Correlation database

A Correlation database is a database management system (DBMS) that is data model independent and designed to efficiently handle unplanned, ad hoc queries in an analytical system environment. It was developed in 2005 by database architect Joseph Foley, whose background includes more than 30 years in data warehousing and business intelligence research and development work across a variety of industries.

Unlike relational database management systems, which use a records-based storage approach, or column-oriented databases which use a column-based storage method, a correlation database uses a value-based storage (VBS) architecture in which each unique data value is stored only once and an auto-generated indexing system maintains the context for all values.

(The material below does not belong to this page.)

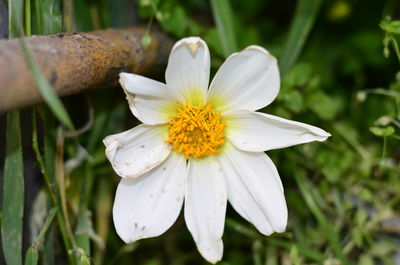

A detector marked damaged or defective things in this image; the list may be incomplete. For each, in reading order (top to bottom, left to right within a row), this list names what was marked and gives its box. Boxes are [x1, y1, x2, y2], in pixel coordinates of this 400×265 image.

rusty metal pipe [0, 27, 174, 112]
rust spot on pipe [0, 27, 175, 111]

Structure of the Correlation DBMS

Because a correlation DBMS stores each unique data value only once, the physical database size is significantly smaller than relational or column-oriented databases, without the use of data compression techniques. Above approximately 30GB, a correlation DBMS may become smaller than the raw data set.

The VBS model used a CDBMS consists of three primary physical sets of objects that are stored and managed:

  • a data dictionary (metadata);
  • an indexing and linking data set (additional metadata); and
  • the actual data values that comprise the stored information.

In the VBS model, each unique value in the raw data is stored only once; therefore, the data is always normalized at the level of unique values. This eliminates the need to normalize data sets in the logical schema.

Data values are stored together in ordered sets based on data types: all integers in one set, characters in another, etc. This optimizes the data handling processes that access the values.

In addition to typical data values, the data value store contains a special type of data for storing relationships between tables. This functions similarly to foreign keys in RDBMS structures, but with a CDBMS, the relationship is known by the dictionary and stored as a data value, making navigation between tables completely automatic.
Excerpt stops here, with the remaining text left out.